Das StaRUG hat vieles verändert: Unter anderem gelten seit dem 01. Januar 2021 im Insolvenzrecht neue Pflichten, auch hinsichtlich der Krisenfrüherkennung – was sich selbstverständlich auch auf das konkrete Krisenmanagement vor Ort auswirkt. Doch wie genau sind die Prozesse und Zuständigkeiten beim Krisenmanagement anzupassen? Unser Experte nennt 9 Maßnahmen.

1. Die Notwendigkeit einer Krisenfrüherkennung und eines Krisenmanagements erkennen

Das StaRUG bietet Unternehmen mehr Möglichkeiten als bisher, präventiv eine Insolvenz zu verhindern und Restrukturierungen außerhalb eines Insolvenzverfahrens durchzuführen.

Doch Voraussetzung für die Anwendung des StaRUG im Krisenfall ist unter anderem die Planung und der Aufbau einer Krisenfrüherkennung und eines Krisenmanagements. Das StaRUG sieht bereits in § 1 vor, die Geschäftsführung bzw. das Management habe „fortlaufend über Entwicklungen“ zu wachen, „welche den Fortbestand … gefährden könnten“. Und wenn sie „solche Entwicklungen“ erkennen, haben sie „geeignete Gegenmaßnahmen“ zu ergreifen.

Doch die Möglichkeit einer Krise wird oft als aktuell nicht relevant beurteilt. Das ist gefährlich, denn gutes Krisenmanagement funktioniert nur, wenn dessen Notwendigkeit auf allen wesentlichen Ebenen erkannt wird, insbesondere natürlich auf der Gesellschafter- und Geschäftsführungs-Ebene. Schließlich verursacht Krisenmanagement erst einmal Kosten, denen keine direkten Einnahmen gegenüberstehen.

Deshalb muss das Bewusstsein für die Notwendigkeit eines Systems der Krisenfrüherkennung und eines entsprechenden Krisenmanagements auf allen wesentlichen Ebenen des Unternehmens geweckt und kultiviert werden.

Tatsächlich ist das Geheimnis effektiven Krisenmanagements ein entwickeltes Risikobewusstsein: Krisen sind Sondersituationen, Krisenmanagement dagegen Alltagsgeschäft.

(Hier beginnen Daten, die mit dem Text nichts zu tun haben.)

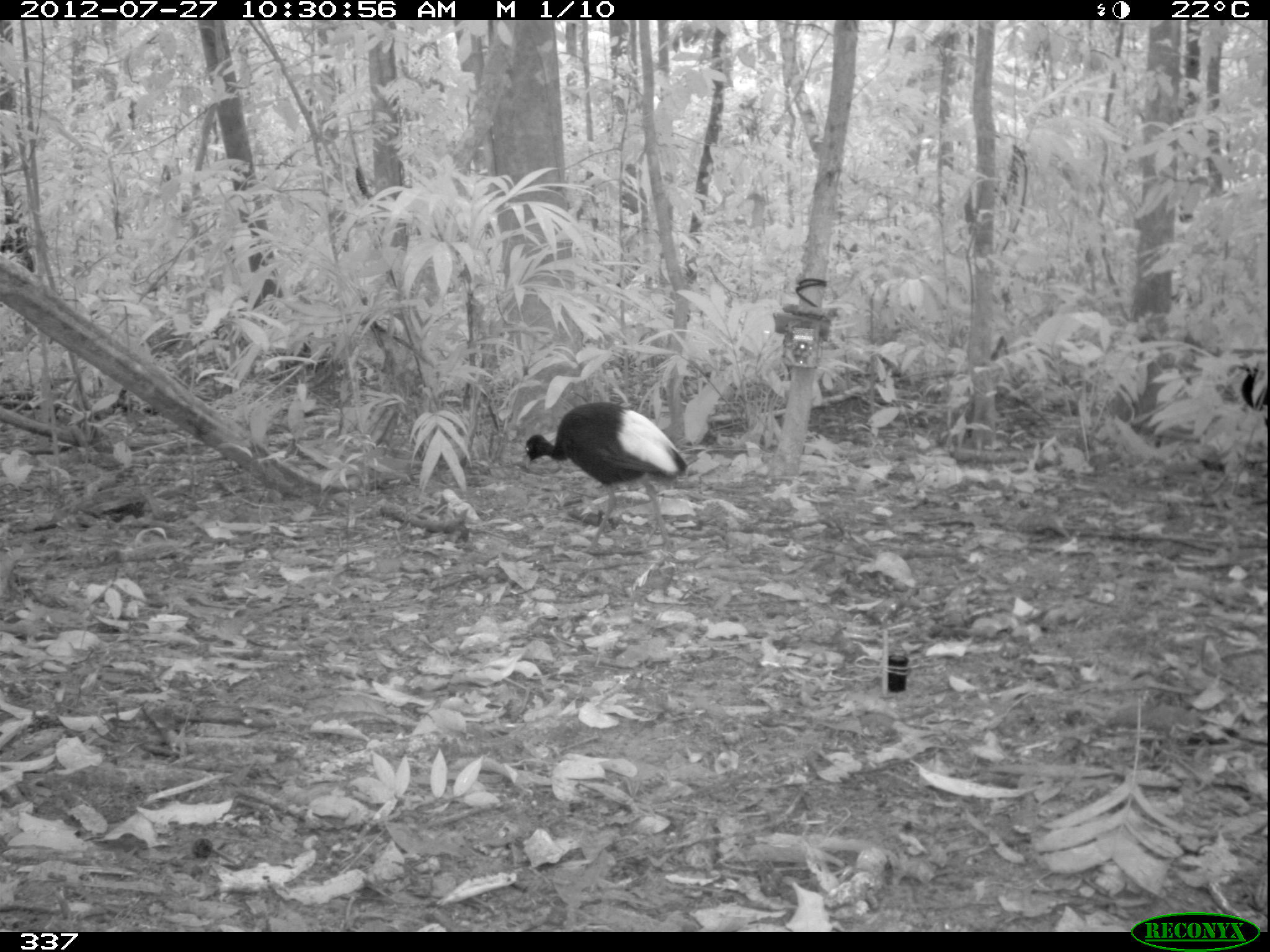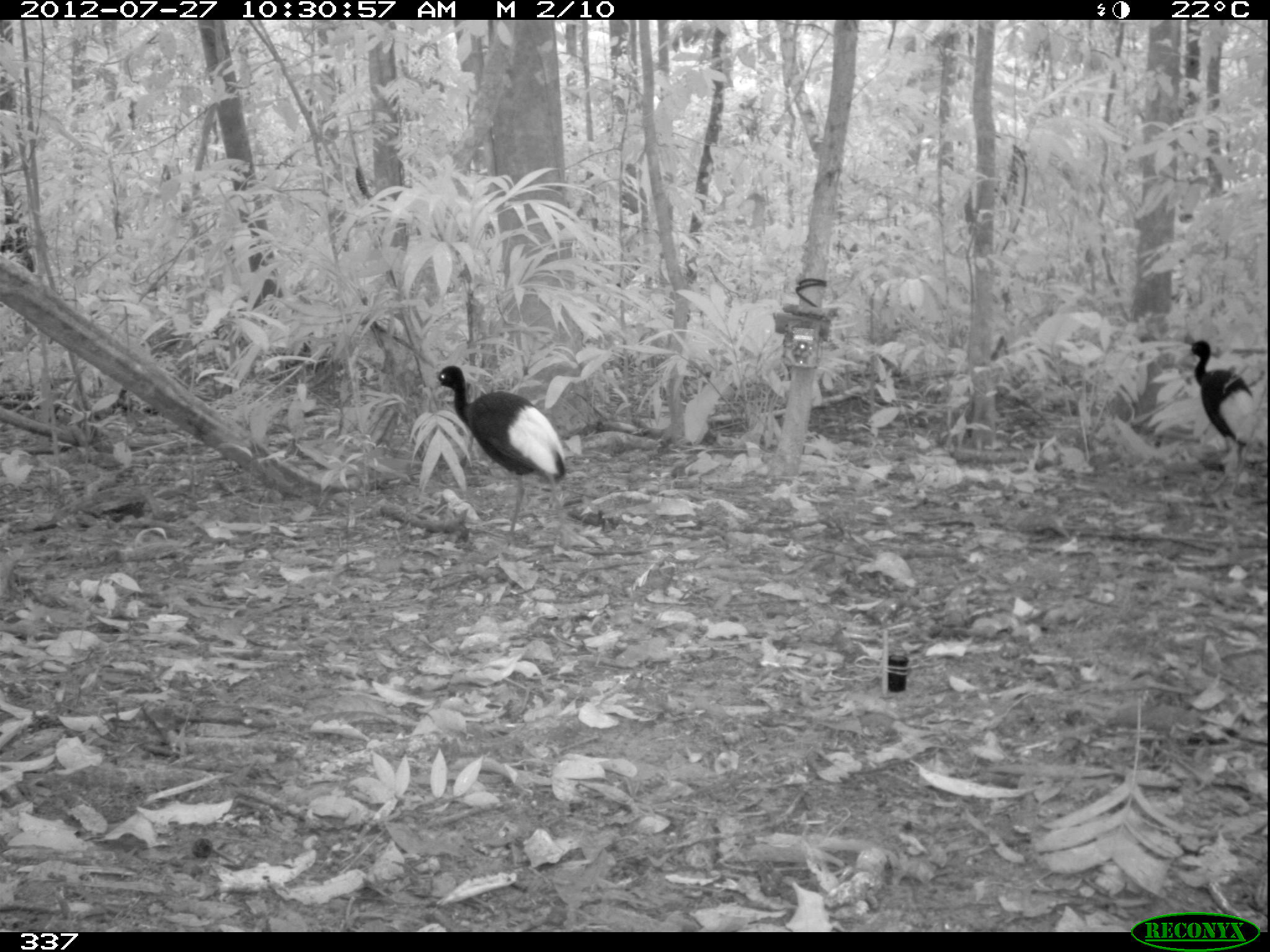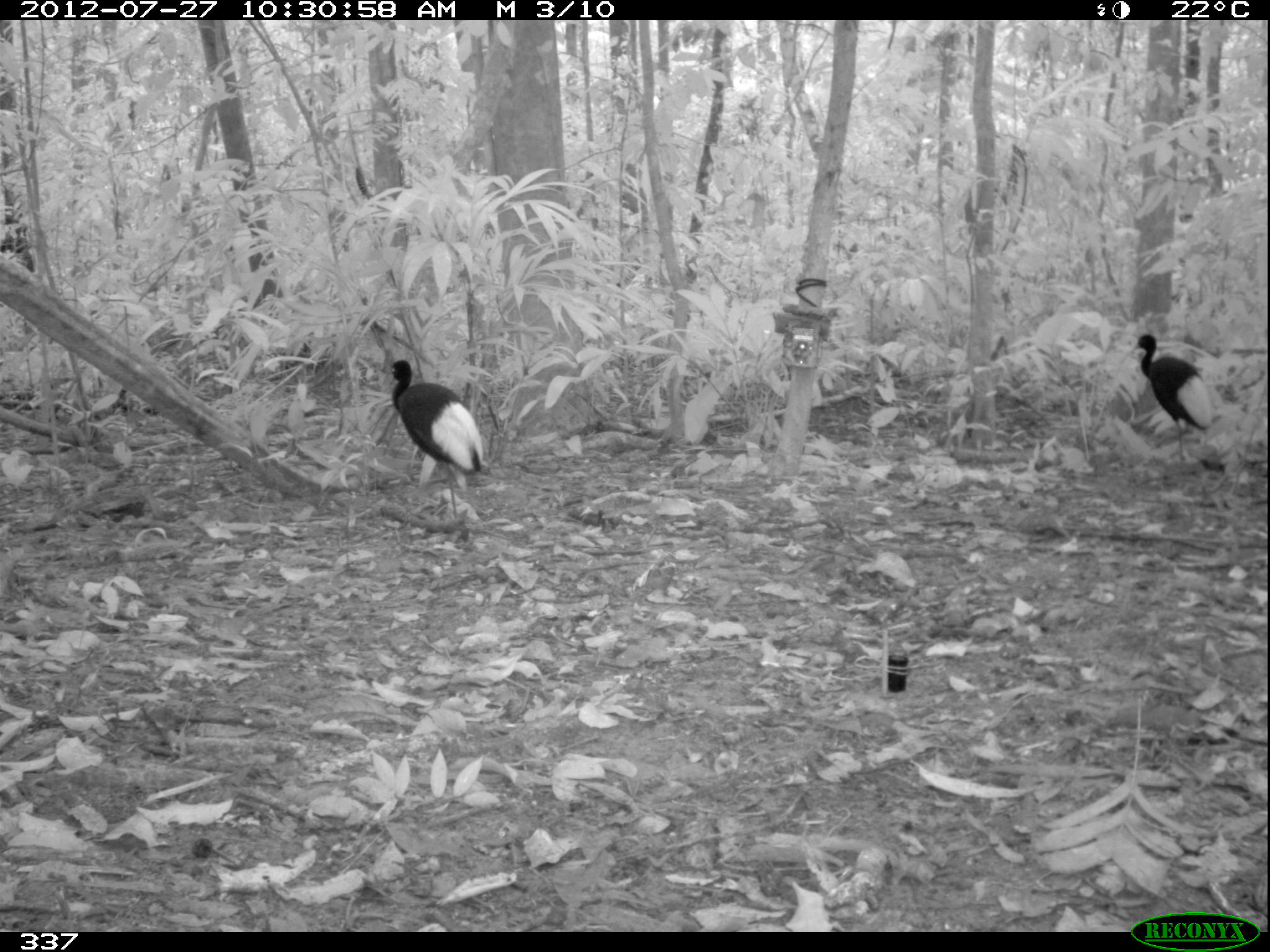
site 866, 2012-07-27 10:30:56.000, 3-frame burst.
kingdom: Animalia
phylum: Chordata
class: Aves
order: Gruiformes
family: Psophiidae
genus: Psophia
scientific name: Psophia leucoptera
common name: pale-winged trumpeter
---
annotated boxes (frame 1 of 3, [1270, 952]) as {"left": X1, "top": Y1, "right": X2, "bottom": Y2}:
psophia leucoptera: {"left": 523, "top": 400, "right": 687, "bottom": 551}; {"left": 1228, "top": 361, "right": 1270, "bottom": 427}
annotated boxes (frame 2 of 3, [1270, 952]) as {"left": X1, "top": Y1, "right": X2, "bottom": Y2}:
psophia leucoptera: {"left": 428, "top": 364, "right": 566, "bottom": 550}; {"left": 1183, "top": 339, "right": 1270, "bottom": 498}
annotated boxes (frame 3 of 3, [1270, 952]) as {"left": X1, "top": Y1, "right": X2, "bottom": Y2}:
psophia leucoptera: {"left": 381, "top": 360, "right": 487, "bottom": 517}; {"left": 1127, "top": 333, "right": 1223, "bottom": 459}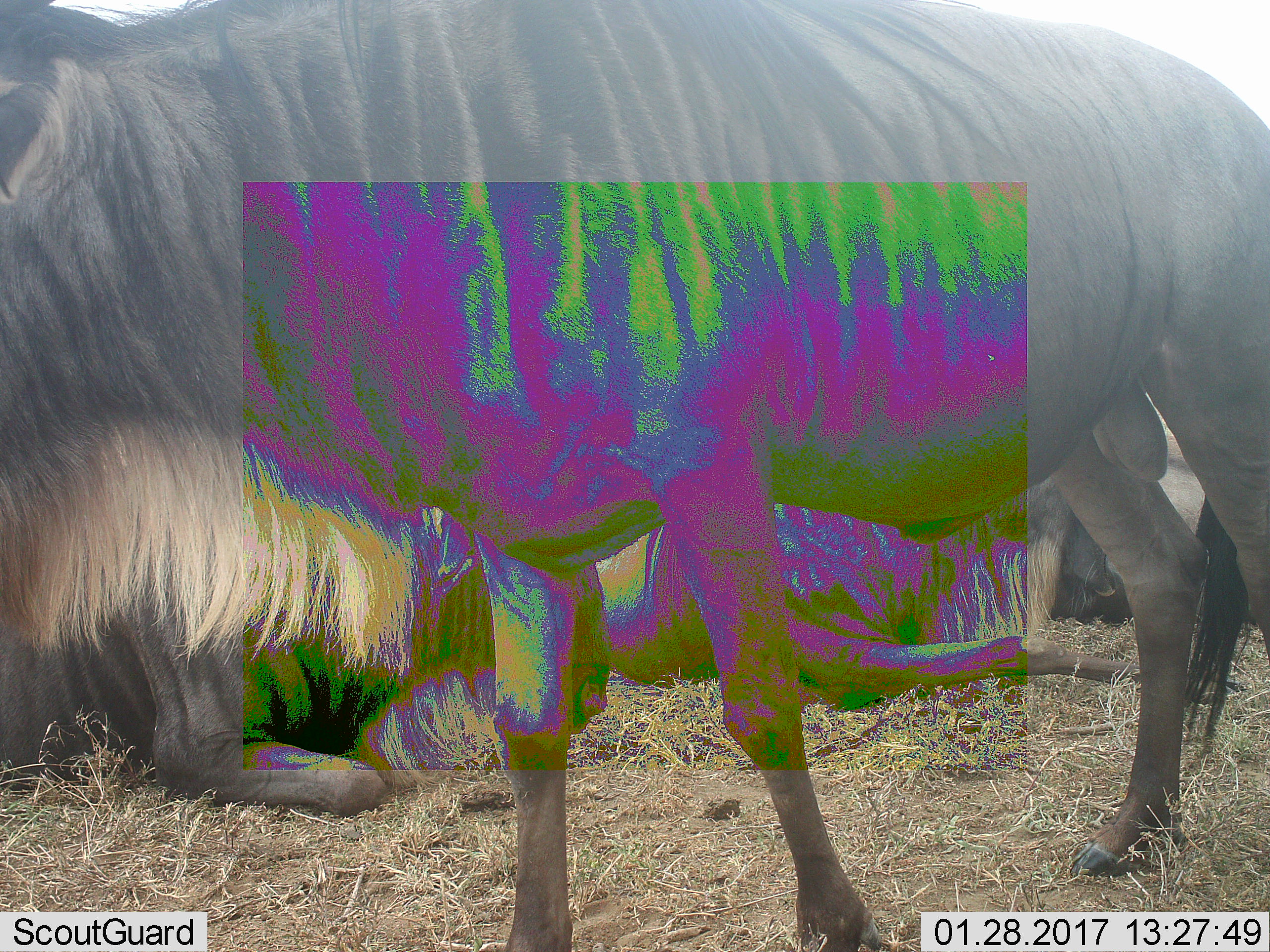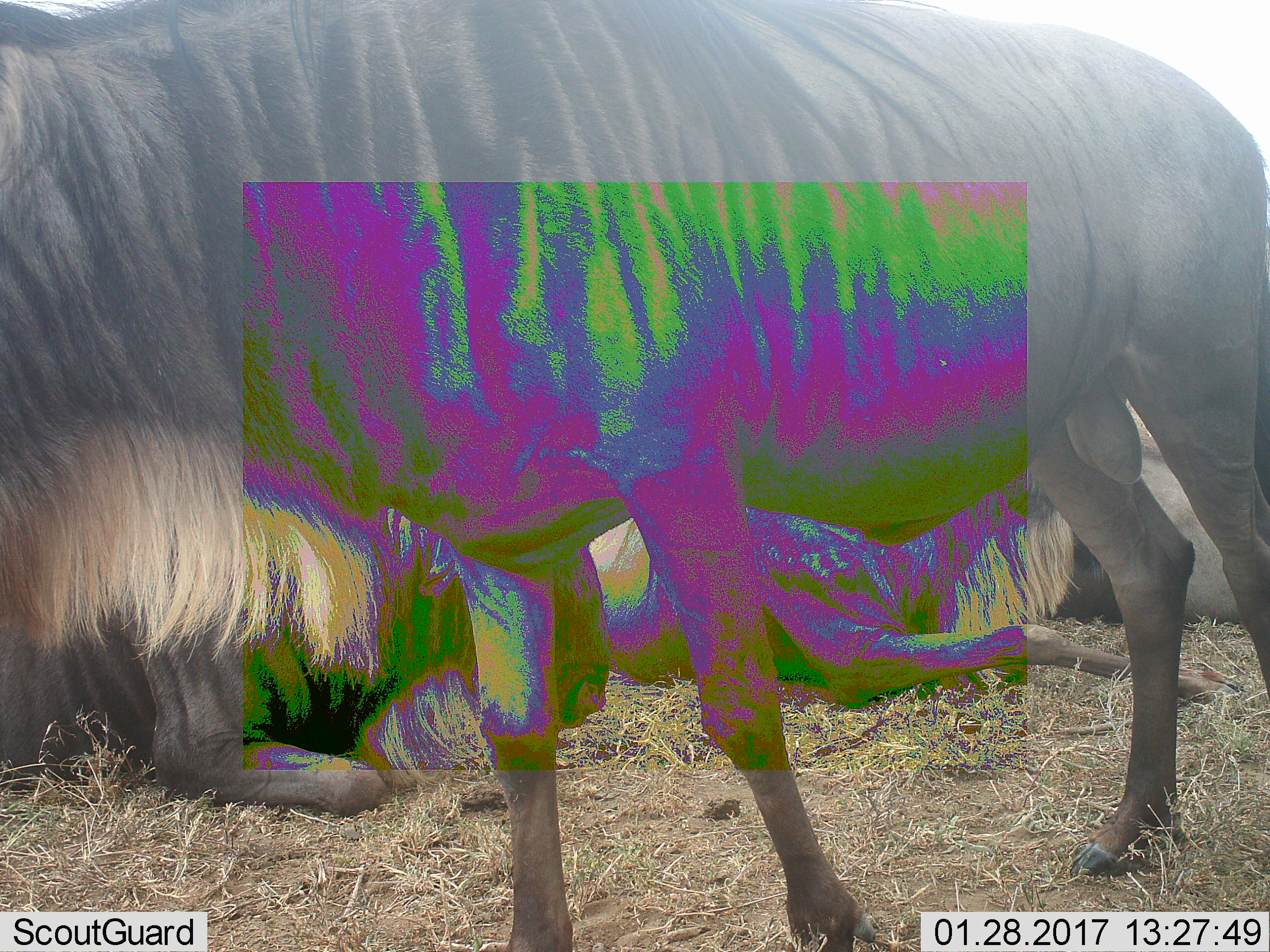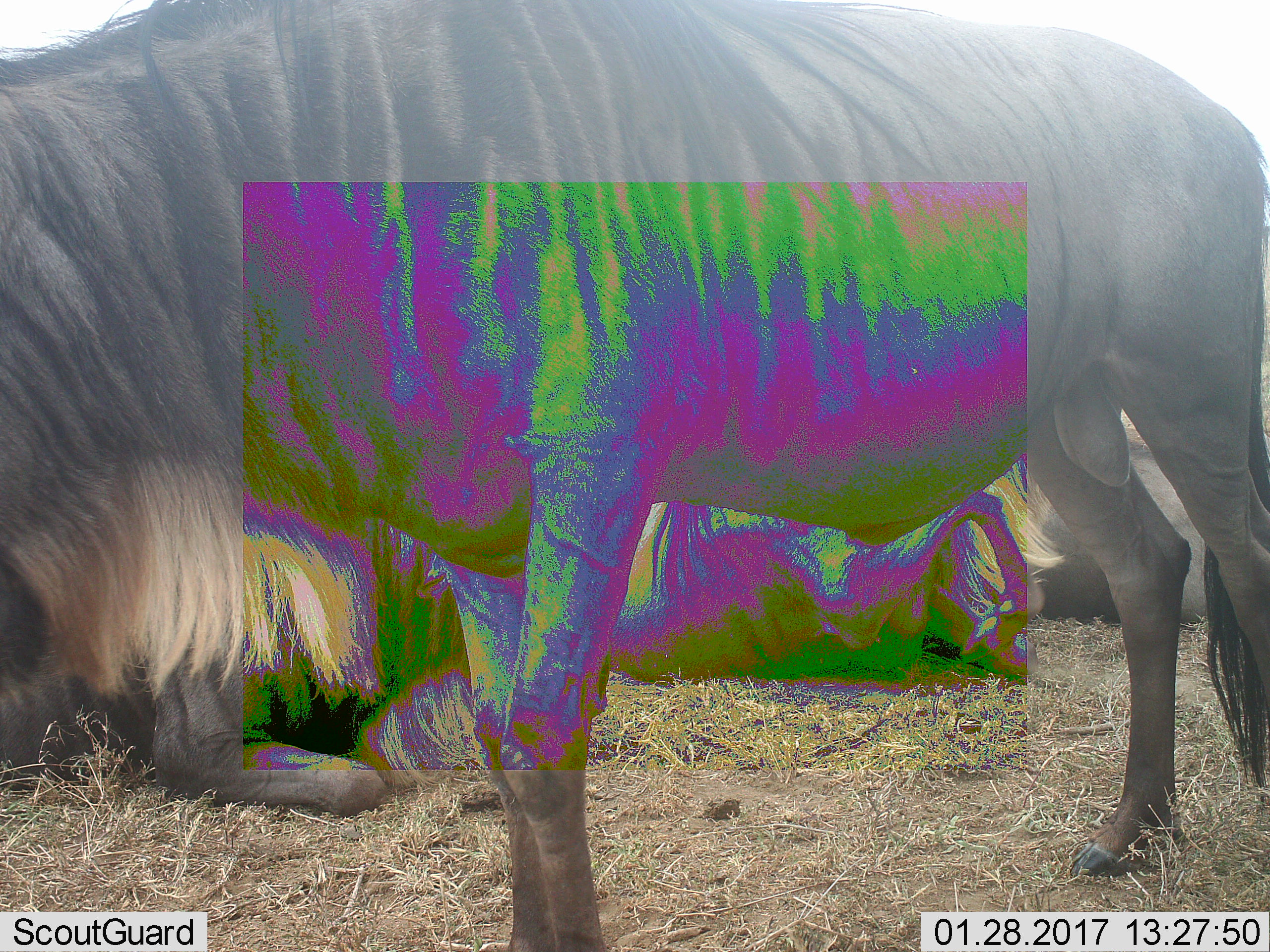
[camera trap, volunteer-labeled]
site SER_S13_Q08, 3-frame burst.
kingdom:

2. Einen "Leiter des Krisenmanagements" benennen

Unternehmen sollten einen „Leiter des Krisenmanagement“ benennen, der insbesondere die Risk Assessment-Workshops moderiert, in denen die Risikoanalysen erarbeitet werden, und die Umsetzung der entsprechenden Gegenmaßnahmen überwacht und kontrolliert.

Um eine gewisse Neutralität zu ermöglichen, sollte der Leiter des Krisenmanagements das Krisenmanagement dem CEO gegenüber direkt verantworten. Und er oder sie sollte natürlich die nötigen Freiräume und Ressourcen haben, um effektiv zu arbeiten.

Es bietet sich aus mehreren Gründen an, einen externen Berater als Leiter des Krisenmanagements zu benennen:

Einmal erweitert ein Externer mit seiner Sicht von außen den Horizont.

Außerdem ist das Bewusstsein für die Dringlichkeit des Krisenmanagements gerade zu Beginn oft noch nicht im Unternehmen vorhanden oder wird aus menschlichen Gründen verdrängt. Der Leiter des Krisenmanagements, der möglichst viel Erfahrung mit Unternehmenskrisen haben sollte, ist diesbezüglich sensibler und kann frühzeitig den Finger in die Wunde legen.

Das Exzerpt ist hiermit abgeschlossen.